Your goal: Rewrite the lines from the start through the line containing "201L364 227H385V218H390V184L368 163H351L347", changing "matches" to "results" and leaving all else unchanged. Give back only those lines.

The records:
--- Start ---
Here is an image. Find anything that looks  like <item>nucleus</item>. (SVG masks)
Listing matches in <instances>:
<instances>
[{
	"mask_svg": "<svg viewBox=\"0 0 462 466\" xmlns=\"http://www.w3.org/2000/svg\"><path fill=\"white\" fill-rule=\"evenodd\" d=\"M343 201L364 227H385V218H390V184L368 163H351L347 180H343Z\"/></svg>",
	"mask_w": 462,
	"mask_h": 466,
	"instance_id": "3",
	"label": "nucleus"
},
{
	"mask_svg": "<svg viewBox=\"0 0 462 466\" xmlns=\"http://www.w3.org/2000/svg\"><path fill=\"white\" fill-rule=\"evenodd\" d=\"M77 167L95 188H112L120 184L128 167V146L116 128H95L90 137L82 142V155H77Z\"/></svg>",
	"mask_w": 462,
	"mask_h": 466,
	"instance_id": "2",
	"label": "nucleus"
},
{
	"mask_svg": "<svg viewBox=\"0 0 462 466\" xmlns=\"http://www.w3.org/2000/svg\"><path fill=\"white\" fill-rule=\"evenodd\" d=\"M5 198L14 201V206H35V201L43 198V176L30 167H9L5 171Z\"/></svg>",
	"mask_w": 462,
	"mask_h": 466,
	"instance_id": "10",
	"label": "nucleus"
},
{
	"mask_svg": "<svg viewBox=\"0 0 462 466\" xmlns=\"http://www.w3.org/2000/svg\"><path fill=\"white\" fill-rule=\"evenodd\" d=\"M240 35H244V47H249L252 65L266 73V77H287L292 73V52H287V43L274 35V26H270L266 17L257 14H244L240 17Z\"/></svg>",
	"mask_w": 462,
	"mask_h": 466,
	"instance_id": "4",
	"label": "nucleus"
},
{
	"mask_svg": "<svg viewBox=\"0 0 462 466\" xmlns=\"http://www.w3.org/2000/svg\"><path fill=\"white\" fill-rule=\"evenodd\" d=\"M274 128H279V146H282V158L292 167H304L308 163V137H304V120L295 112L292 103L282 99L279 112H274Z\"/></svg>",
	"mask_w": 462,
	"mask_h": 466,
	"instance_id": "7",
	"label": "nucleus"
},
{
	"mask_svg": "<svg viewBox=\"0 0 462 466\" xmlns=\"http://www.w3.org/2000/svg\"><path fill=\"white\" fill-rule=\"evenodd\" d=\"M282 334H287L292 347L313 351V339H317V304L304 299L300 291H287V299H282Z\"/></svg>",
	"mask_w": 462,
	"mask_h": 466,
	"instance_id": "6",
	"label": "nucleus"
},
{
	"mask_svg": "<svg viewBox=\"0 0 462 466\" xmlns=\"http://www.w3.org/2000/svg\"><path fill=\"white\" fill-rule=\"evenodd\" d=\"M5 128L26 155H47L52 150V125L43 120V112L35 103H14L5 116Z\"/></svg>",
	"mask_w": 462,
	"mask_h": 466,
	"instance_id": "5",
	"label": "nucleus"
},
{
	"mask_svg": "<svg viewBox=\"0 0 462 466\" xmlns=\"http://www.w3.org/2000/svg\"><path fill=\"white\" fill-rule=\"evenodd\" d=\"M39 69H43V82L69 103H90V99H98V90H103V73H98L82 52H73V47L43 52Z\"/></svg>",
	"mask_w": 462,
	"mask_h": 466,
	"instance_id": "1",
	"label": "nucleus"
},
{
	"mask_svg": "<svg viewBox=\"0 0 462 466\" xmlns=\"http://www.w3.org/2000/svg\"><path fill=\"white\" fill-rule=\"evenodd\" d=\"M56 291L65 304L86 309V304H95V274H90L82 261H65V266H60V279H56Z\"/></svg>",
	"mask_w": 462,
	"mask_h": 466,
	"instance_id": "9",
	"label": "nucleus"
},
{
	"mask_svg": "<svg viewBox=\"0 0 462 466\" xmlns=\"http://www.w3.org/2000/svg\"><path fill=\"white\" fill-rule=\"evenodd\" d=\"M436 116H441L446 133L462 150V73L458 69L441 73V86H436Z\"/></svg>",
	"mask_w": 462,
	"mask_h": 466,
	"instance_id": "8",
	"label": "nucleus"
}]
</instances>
--- End ---
Answer to the task:
Here is an image. Find anything that looks  like <item>nucleus</item>. (SVG masks)
Listing results in <instances>:
<instances>
[{
	"mask_svg": "<svg viewBox=\"0 0 462 466\" xmlns=\"http://www.w3.org/2000/svg\"><path fill=\"white\" fill-rule=\"evenodd\" d=\"M343 201L364 227H385V218H390V184L368 163H351L347 180H343Z\"/></svg>",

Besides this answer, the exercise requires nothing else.